■ **Tasks to carry out**:
1) Write out the van Gogh post word for word from "After a while" to "sold one painting.".
2) According to the van Gogh post, how many paintings did van Gogh sell during his career?
3) Translate this sentence from the van Gogh post into Spanish: "Gauguin did join him but with disastrous results."

■ **Page text**:
######

Showing posts with label van Gogh. Show all posts
Showing posts with label van Gogh. Show all posts

Saturday, December 1, 2007

VAN GOGH : PAYSAGE AU SOLEIL LEVANT

Vincent van Gogh (1853-1890) for whom color was the chief symbol of expression, was born in Groot-Zundert, Holland. The son of a pastor, brought up in a religious and cultured atmosphere, Vincent was highly emotional and lacked self-confidence. In 1886 he went to Paris to join his brother Théo, the manager of Goupil's gallery. In Paris, van Gogh studied with Cormon, inevitably met Pissarro, Monet, and Gauguin, and began to lighten his very dark palette and to paint in the short brushstrokes of the Impressionists.

After a while he decided to go south to Arles where he hoped his friends would join him and help found a school of art. Gauguin did join him but with disastrous results. In a fit of epilepsy, van Gogh pursued his friend with an open razor, was stopped by Gauguin, but ended up cutting a portion of his ear lobe off.

In May of 1890, he seemed much better and went to live in Auvers-sur-Oise under the watchful eye of Dr. Gachet. Two months later he was dead, having shot himself "for the good of all." During his brief career he had sold one painting.

This picture used to belong to the Florence Gould' collection which Florence bought in 1965 for $700,000 from Robert Oppenheimer, one of the father of the atomic bomb. Twenty yeras later, the Gould's collection was for sale on auction and the van Gogh went for $ 9.9 million to an unknown buyer. People then assumed it was Mr. Alfred Taubman, president of Sotheby's Parke Bernet himself or a certain Mrs Amalita Fortabat, heiress to the South American cement empire.

######

Stored items from a collection:
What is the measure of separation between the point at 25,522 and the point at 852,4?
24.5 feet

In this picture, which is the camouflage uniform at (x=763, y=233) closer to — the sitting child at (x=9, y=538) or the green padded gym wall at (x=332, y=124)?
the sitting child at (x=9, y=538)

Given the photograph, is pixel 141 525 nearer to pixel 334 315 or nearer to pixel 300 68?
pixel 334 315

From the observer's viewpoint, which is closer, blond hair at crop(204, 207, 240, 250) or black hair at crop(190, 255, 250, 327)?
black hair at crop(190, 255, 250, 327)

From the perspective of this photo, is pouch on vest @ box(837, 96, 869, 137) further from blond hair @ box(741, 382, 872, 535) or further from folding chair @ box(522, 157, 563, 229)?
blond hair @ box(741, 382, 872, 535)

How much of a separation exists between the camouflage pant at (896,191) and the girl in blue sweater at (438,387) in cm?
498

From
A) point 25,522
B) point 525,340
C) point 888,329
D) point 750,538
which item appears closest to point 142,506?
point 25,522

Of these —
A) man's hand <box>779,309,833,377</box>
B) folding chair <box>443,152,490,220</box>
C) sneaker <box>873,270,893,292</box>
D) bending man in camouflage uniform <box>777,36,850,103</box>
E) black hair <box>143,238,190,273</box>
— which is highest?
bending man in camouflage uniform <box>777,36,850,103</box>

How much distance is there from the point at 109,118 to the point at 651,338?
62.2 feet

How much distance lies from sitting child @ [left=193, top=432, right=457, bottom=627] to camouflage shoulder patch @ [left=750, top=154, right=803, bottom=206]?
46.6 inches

######

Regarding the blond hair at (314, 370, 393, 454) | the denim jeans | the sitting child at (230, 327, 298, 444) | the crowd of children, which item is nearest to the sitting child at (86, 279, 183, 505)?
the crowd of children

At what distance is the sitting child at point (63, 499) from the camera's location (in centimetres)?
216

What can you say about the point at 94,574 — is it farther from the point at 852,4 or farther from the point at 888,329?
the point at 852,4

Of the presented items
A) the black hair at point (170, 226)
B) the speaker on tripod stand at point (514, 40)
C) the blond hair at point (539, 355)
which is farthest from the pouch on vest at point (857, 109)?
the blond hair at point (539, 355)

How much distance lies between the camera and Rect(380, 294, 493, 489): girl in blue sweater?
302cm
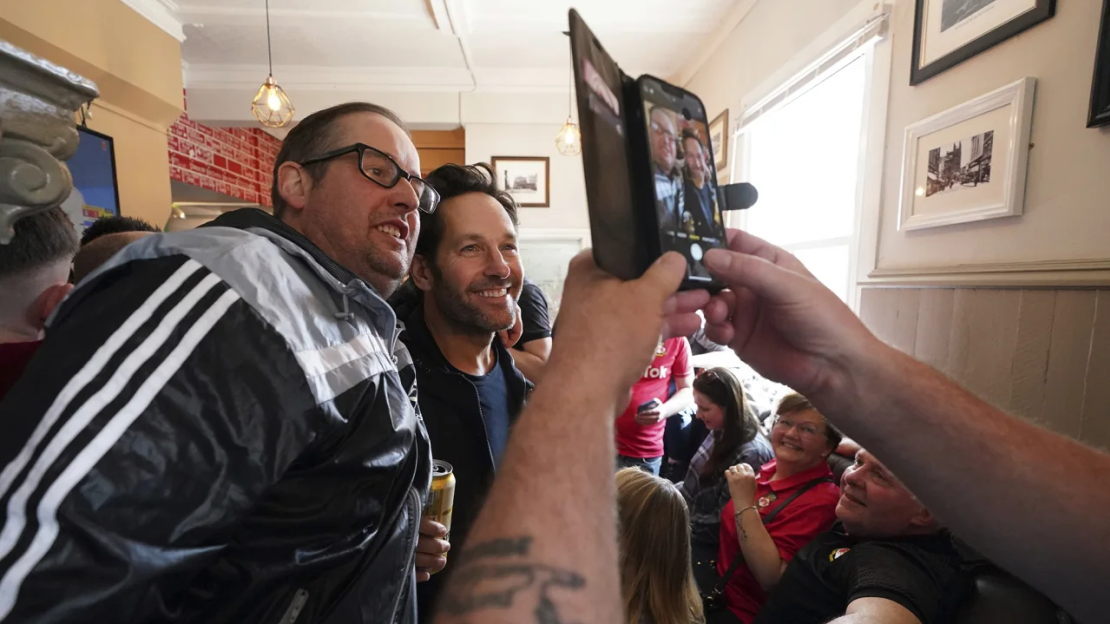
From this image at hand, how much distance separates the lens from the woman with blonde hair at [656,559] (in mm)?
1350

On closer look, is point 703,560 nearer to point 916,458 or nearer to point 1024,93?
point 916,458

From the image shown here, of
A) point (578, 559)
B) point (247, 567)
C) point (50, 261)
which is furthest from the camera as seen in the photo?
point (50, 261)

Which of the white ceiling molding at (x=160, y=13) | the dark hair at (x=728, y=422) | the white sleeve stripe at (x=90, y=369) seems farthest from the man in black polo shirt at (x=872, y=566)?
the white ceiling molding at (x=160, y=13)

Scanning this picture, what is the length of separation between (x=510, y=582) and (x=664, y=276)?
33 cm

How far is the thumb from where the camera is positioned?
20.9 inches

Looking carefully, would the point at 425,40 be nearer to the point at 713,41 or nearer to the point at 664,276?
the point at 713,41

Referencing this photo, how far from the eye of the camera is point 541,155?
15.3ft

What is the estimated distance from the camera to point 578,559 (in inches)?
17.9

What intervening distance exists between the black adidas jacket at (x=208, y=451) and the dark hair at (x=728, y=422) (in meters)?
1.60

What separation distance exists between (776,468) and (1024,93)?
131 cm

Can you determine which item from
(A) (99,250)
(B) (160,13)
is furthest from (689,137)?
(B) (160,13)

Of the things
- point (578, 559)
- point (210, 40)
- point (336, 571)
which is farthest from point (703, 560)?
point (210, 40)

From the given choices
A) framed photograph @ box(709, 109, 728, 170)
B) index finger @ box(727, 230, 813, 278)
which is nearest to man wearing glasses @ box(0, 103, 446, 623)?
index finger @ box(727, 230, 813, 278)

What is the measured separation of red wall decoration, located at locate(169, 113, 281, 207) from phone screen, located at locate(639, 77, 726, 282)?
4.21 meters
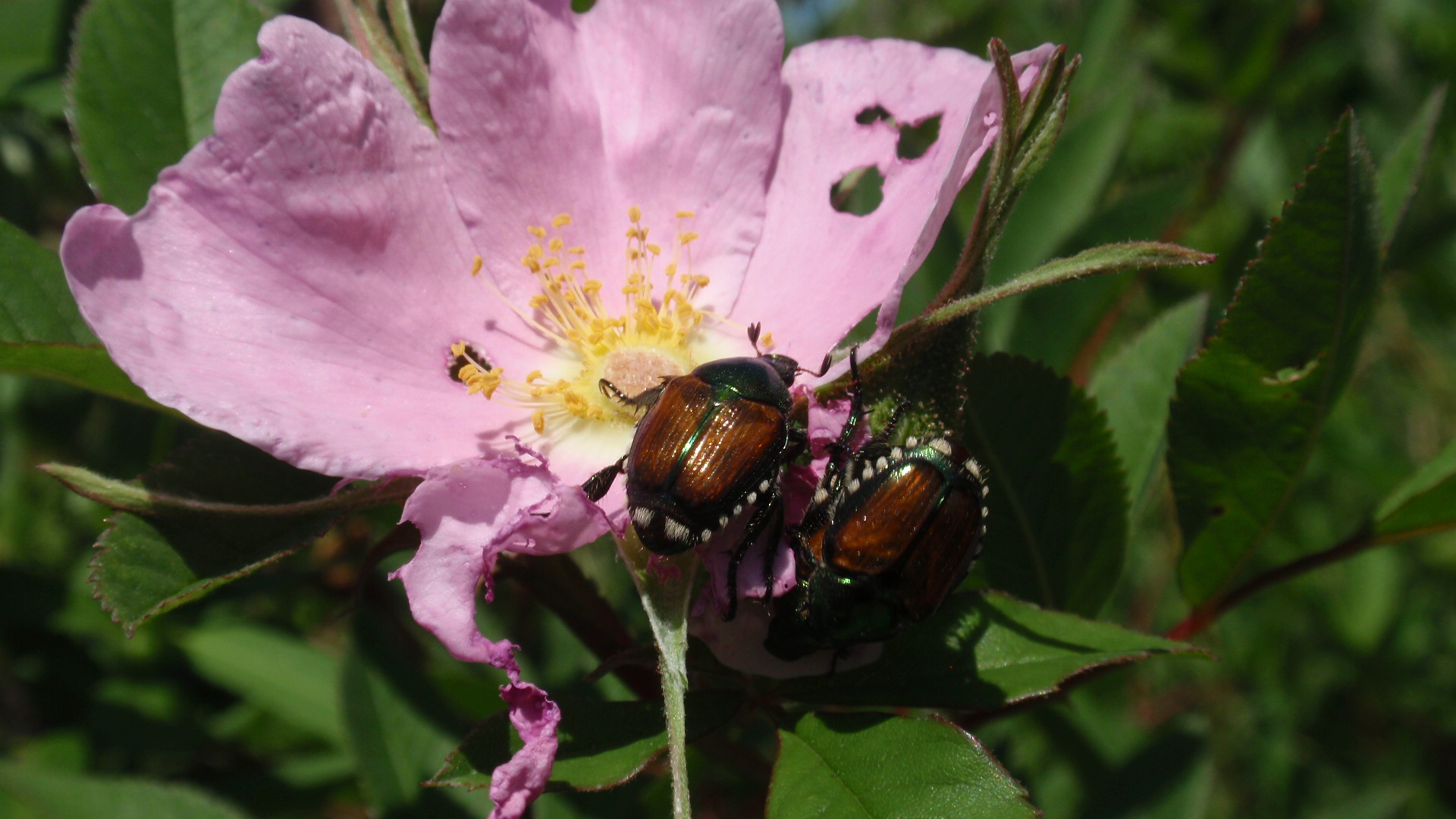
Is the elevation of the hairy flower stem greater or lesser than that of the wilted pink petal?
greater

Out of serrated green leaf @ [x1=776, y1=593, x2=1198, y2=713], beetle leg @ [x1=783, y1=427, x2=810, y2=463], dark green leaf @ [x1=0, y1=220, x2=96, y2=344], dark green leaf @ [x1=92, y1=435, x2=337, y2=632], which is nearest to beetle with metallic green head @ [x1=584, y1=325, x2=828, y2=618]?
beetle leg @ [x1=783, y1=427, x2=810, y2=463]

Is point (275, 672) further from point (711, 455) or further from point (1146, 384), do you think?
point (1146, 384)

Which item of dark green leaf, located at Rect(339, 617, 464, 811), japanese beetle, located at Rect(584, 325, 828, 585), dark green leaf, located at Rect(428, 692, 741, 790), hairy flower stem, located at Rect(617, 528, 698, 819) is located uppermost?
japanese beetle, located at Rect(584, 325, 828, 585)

######

■ **Response list**:
1)
After a while he decided to go south to Arles where he hoped his friends would join him and help found a school of art. Gauguin did join him but with disastrous results. In a fit of epilepsy, van Gogh pursued his friend with an open razor, was stopped by Gauguin, but ended up cutting a portion of his ear lobe off.

In May of 1890, he seemed much better and went to live in Auvers-sur-Oise under the watchful eye of Dr. Gachet. Two months later he was dead, having shot himself "for the good of all." During his brief career he had sold one painting.

2) One painting.

3) Gauguin sí se unió a él, pero con resultados desastrosos.